Reproduce the passage about saving H2O models below in full, without any changes.

PASSAGE
※
If you want to learn more about H2O, and machine learning, may I recommend my book: Practical Machine Learning with H2O, published by O’Reilly? (It is “coming really soon” as I write this; I will add ordering information as soon as I have it!) And, my company, QQ Trend, are available for helping you with all your machine learning needs, everything from a few hours of H2O-related consulting to helping you build massive models to solve the mysteries of life. (Contact me at dc at qqtrend.com )

Saving it all for another day

Say you have 30 models stored on H2O, and you want to save them all. The scenario might be that you want to stop the cluster overnight, but want to use your current set of models as the starting point for better models tomorrow. Or in an ensemble. Or something. At the time of writing H2O does not offer this functionality, in any of its various APIs and front-ends. So I want to write an h2o.saveAllModels() function.
※
[Collected data entries]

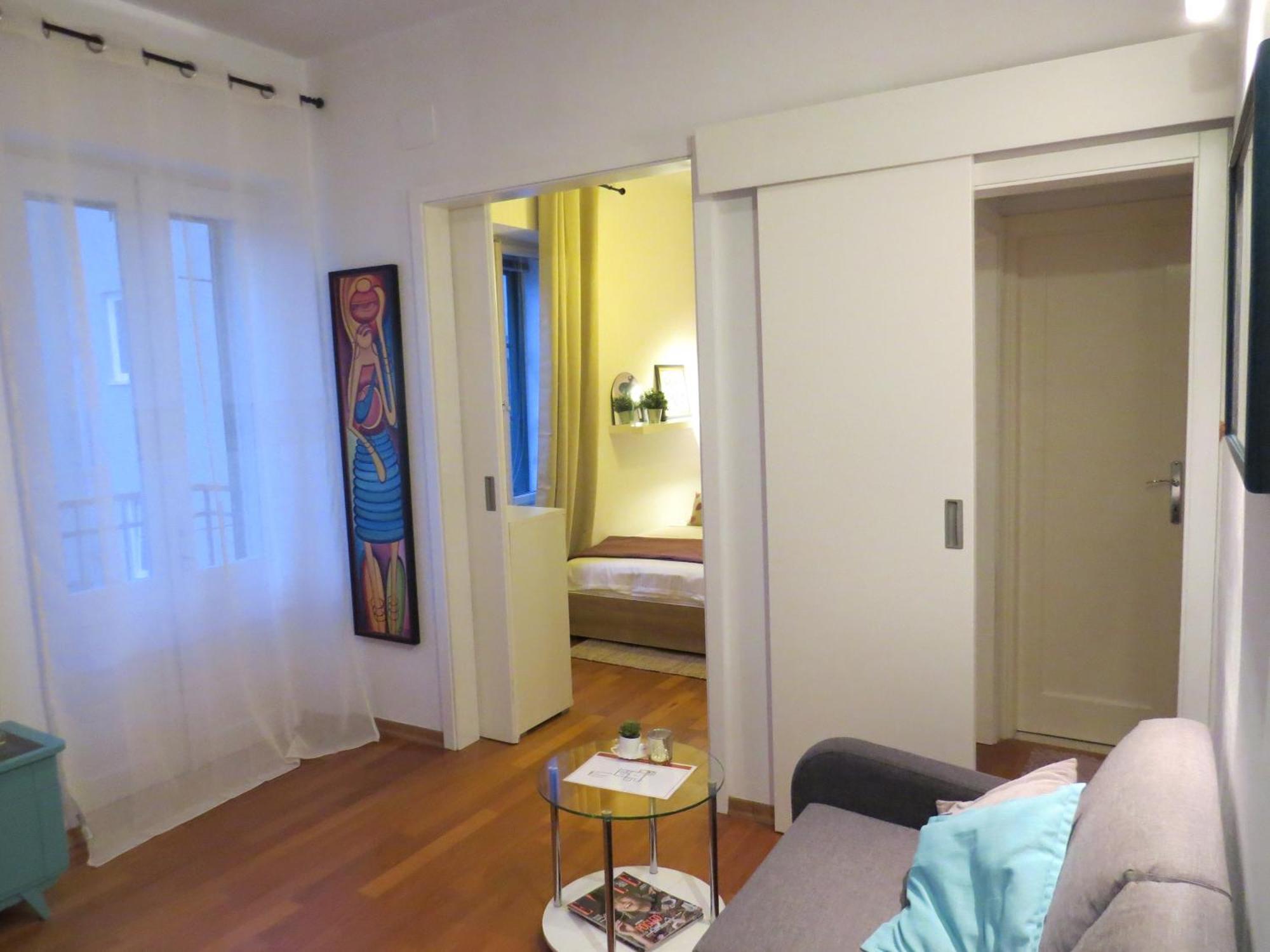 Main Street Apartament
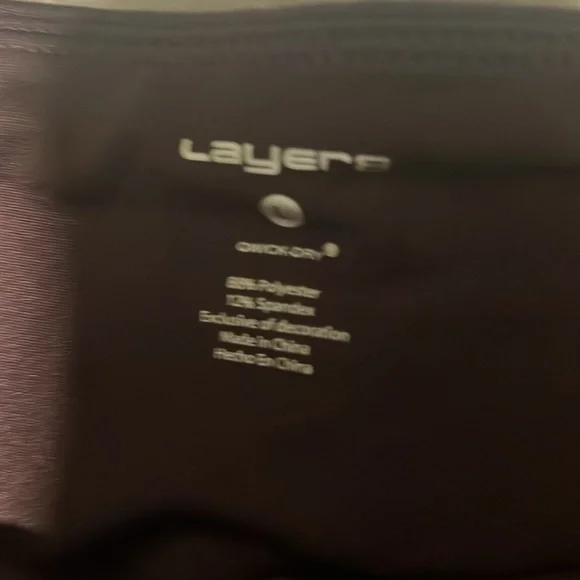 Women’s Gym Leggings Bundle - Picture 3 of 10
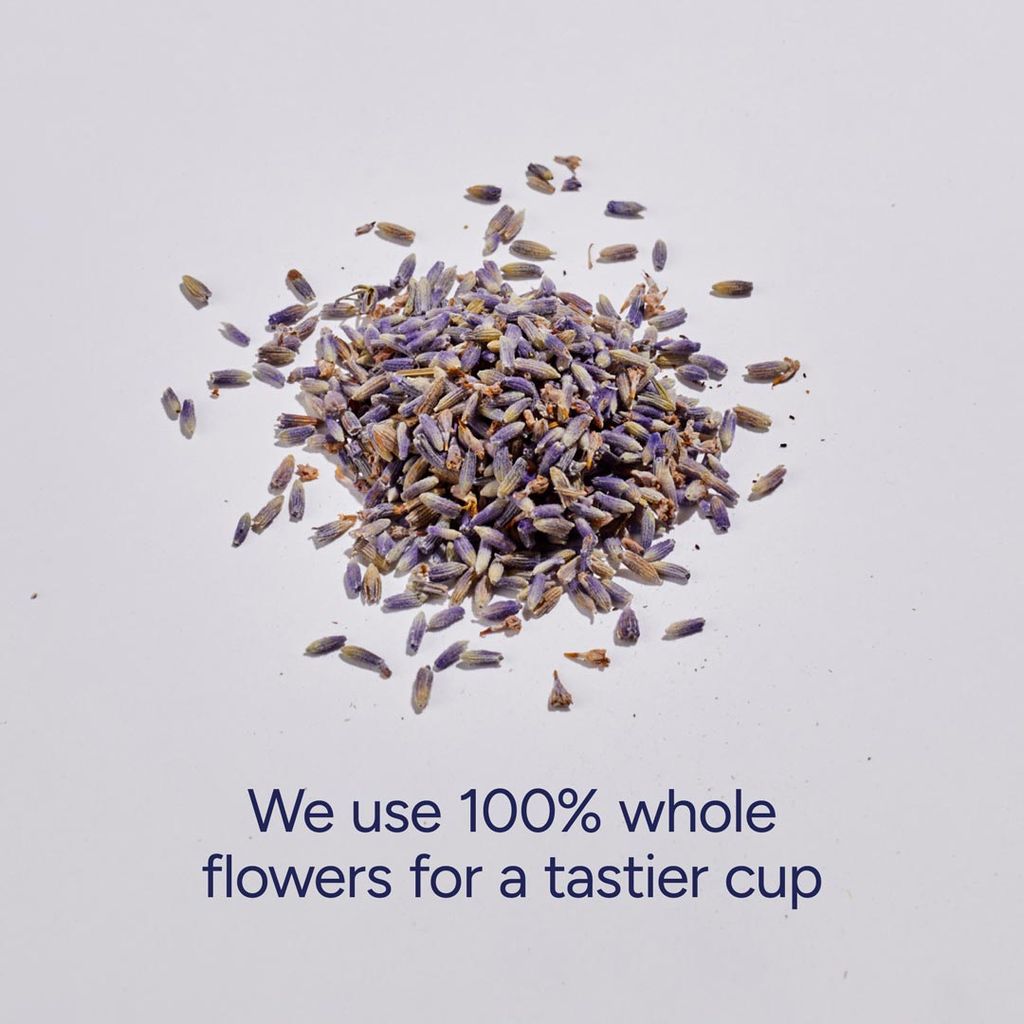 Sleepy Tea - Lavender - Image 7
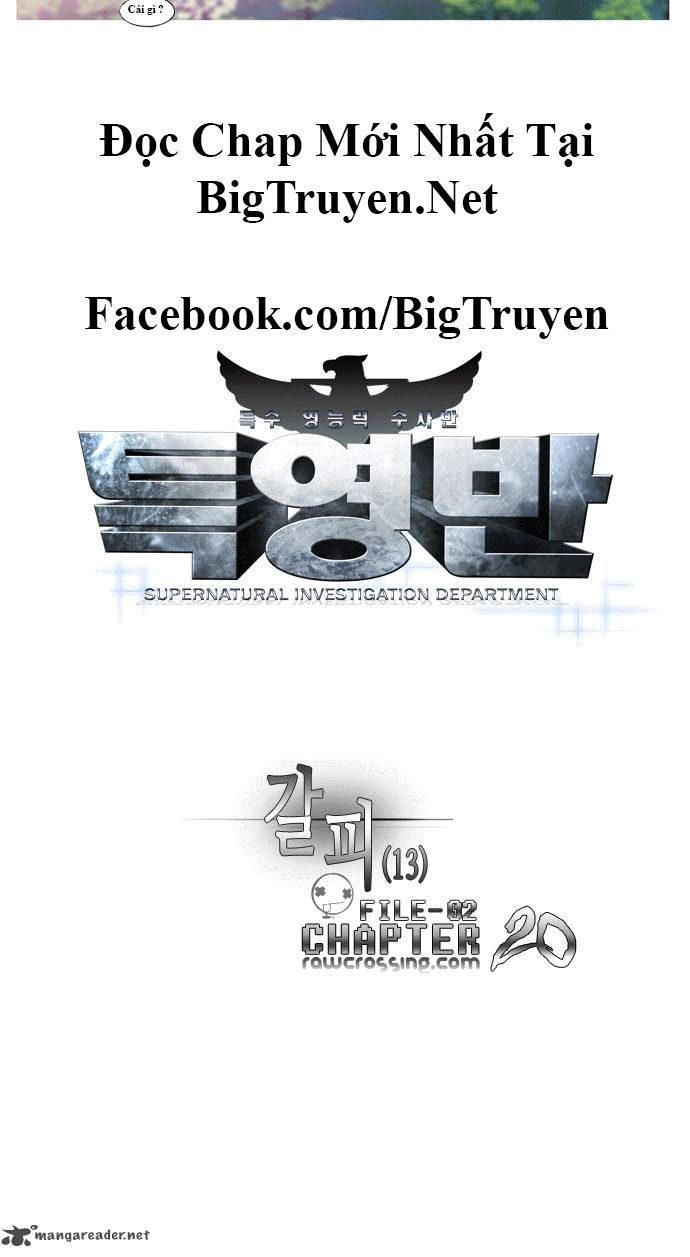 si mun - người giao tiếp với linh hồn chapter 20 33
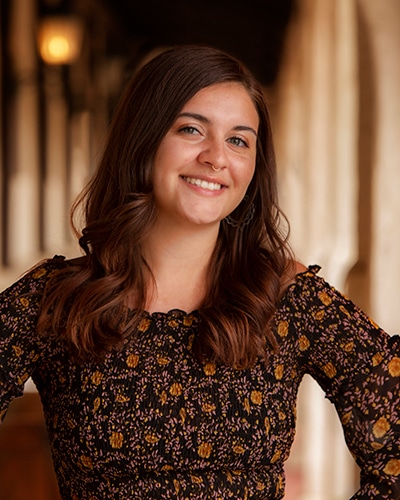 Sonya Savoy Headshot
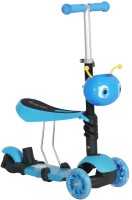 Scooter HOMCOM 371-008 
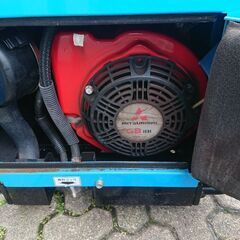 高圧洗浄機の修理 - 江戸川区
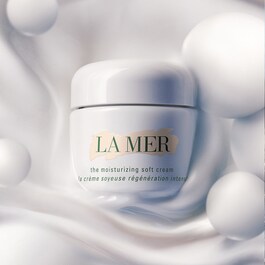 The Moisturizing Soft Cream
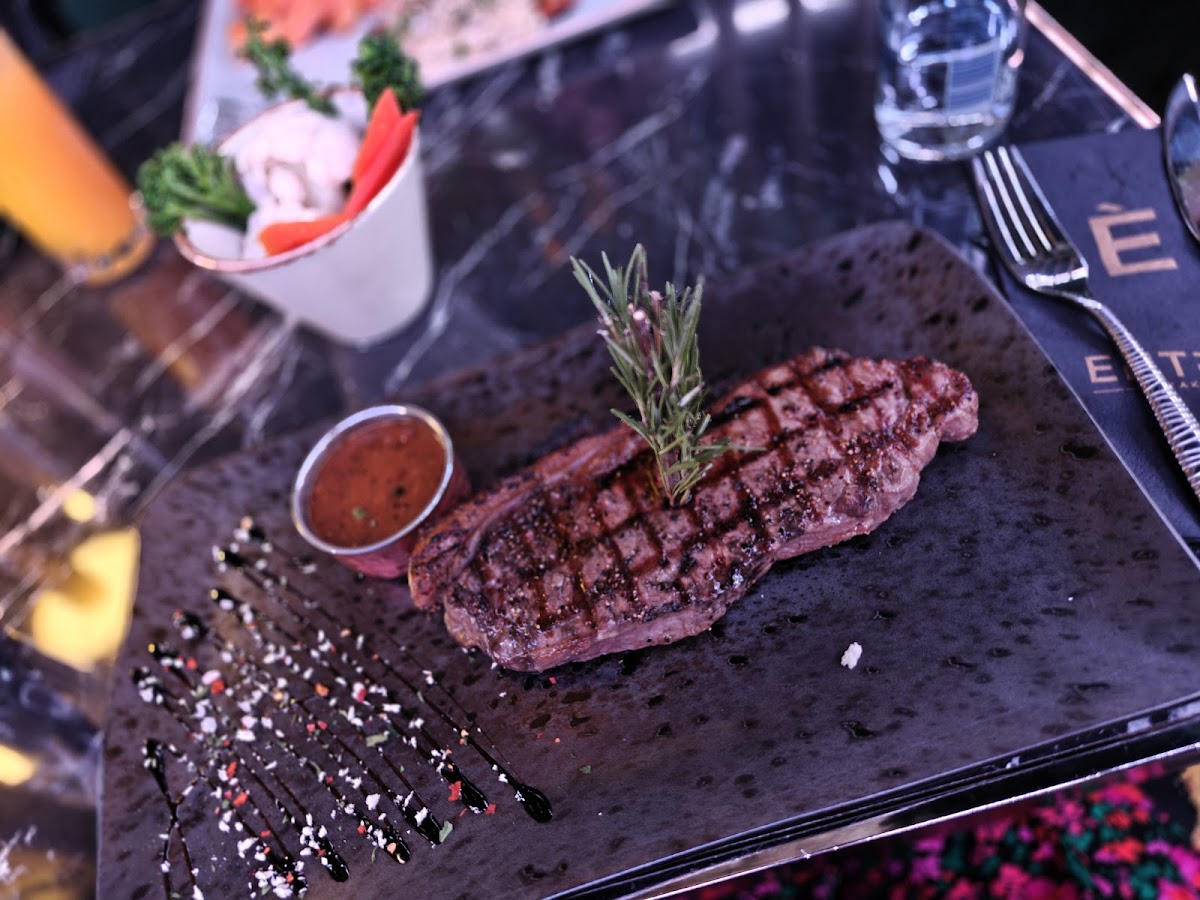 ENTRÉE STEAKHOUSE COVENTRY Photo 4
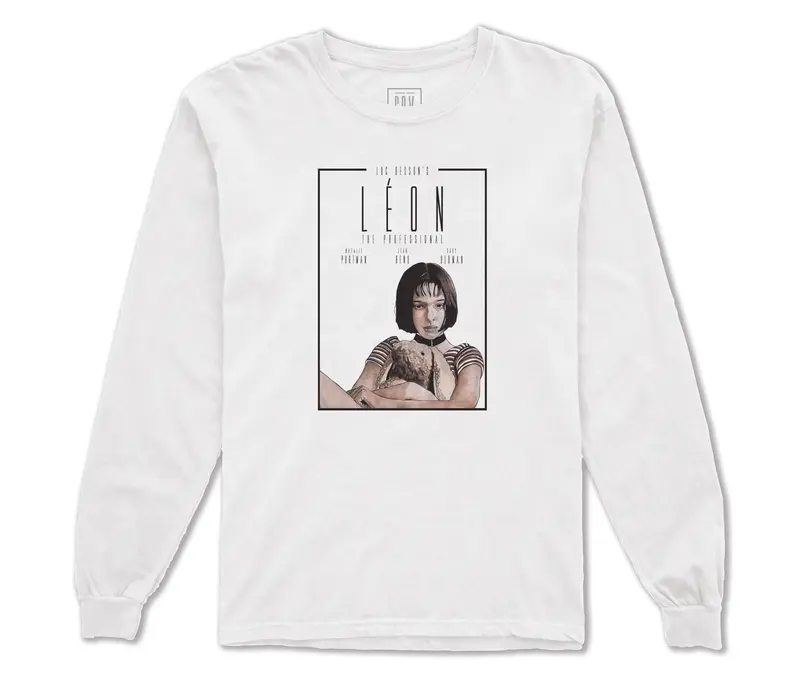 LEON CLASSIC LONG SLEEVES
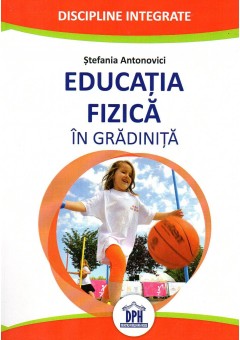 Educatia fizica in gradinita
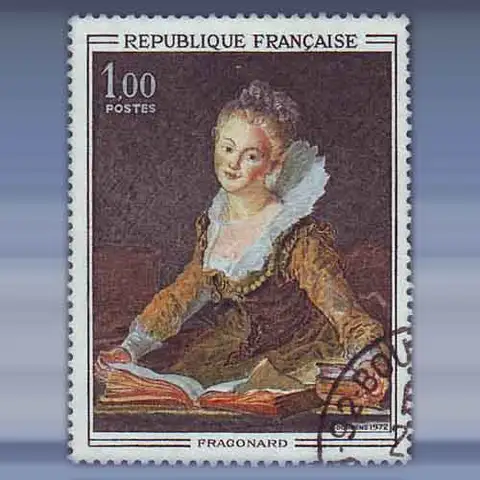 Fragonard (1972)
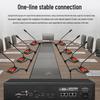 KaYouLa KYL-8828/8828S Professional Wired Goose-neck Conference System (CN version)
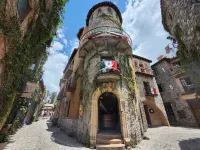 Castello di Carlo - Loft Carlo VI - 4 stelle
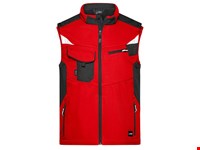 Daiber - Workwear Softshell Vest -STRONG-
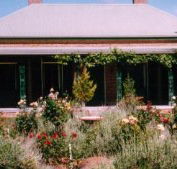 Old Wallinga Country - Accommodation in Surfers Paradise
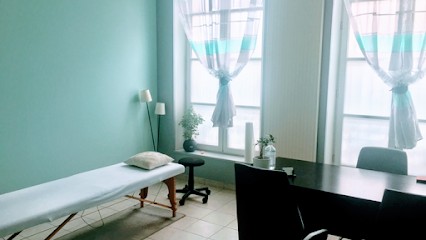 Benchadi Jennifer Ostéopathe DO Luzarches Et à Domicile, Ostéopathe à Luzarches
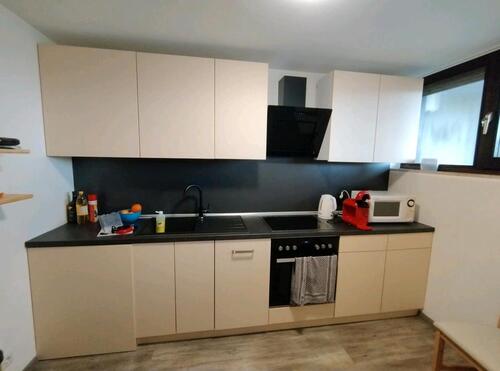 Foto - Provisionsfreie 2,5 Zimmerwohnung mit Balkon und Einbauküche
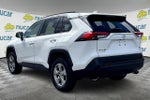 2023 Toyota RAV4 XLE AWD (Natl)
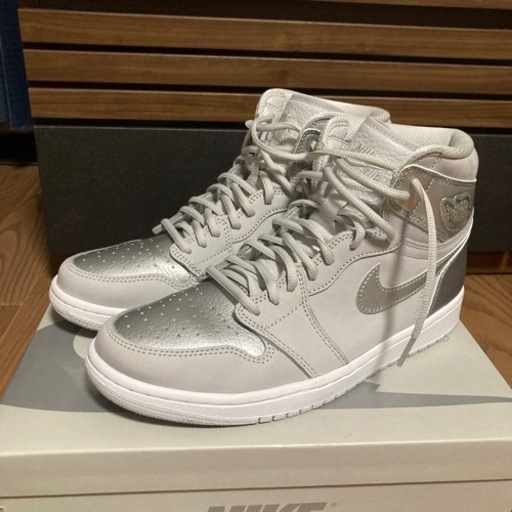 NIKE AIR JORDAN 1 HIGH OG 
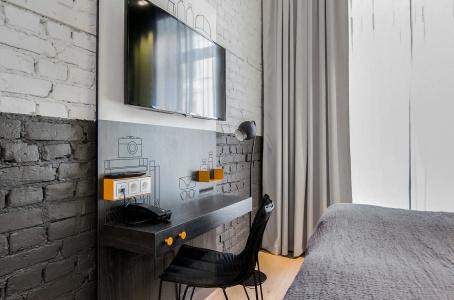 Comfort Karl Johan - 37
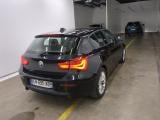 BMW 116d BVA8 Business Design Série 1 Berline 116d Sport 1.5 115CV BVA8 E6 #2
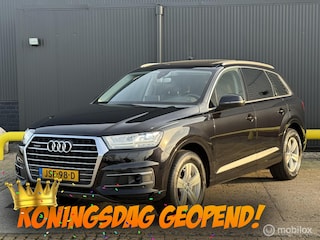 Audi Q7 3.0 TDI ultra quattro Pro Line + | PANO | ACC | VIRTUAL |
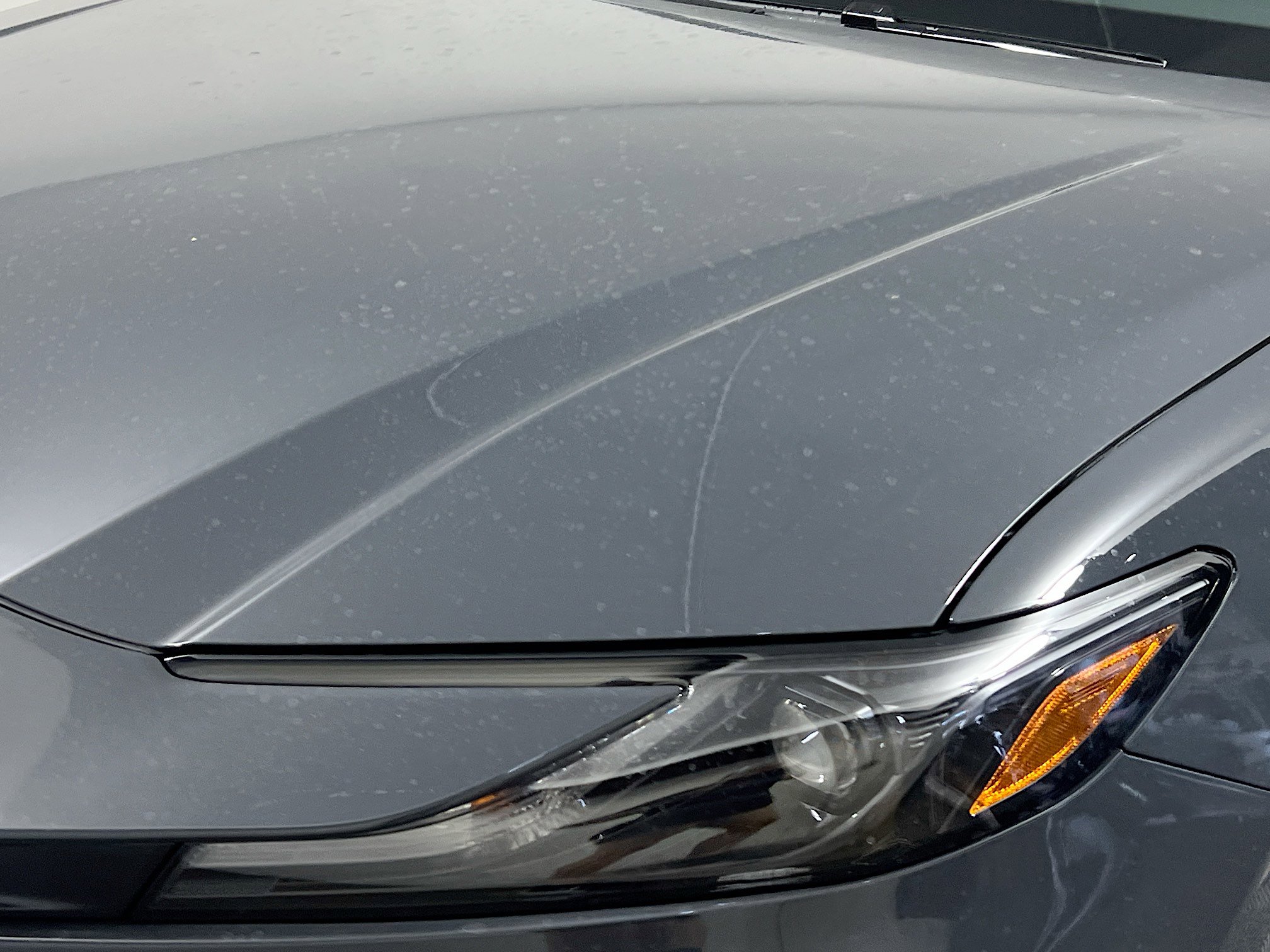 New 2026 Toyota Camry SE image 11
※
TASK RESPONSE
If you want to learn more about H2O, and machine learning, may I recommend my book: Practical Machine Learning with H2O, published by O’Reilly? (It is “coming really soon” as I write this; I will add ordering information as soon as I have it!) And, my company, QQ Trend, are available for helping you with all your machine learning needs, everything from a few hours of H2O-related consulting to helping you build massive models to solve the mysteries of life. (Contact me at dc at qqtrend.com )

Saving it all for another day

Say you have 30 models stored on H2O, and you want to save them all. The scenario might be that you want to stop the cluster overnight, but want to use your current set of models as the starting point for better models tomorrow. Or in an ensemble. Or something. At the time of writing H2O does not offer this functionality, in any of its various APIs and front-ends. So I want to write an h2o.saveAllModels() function.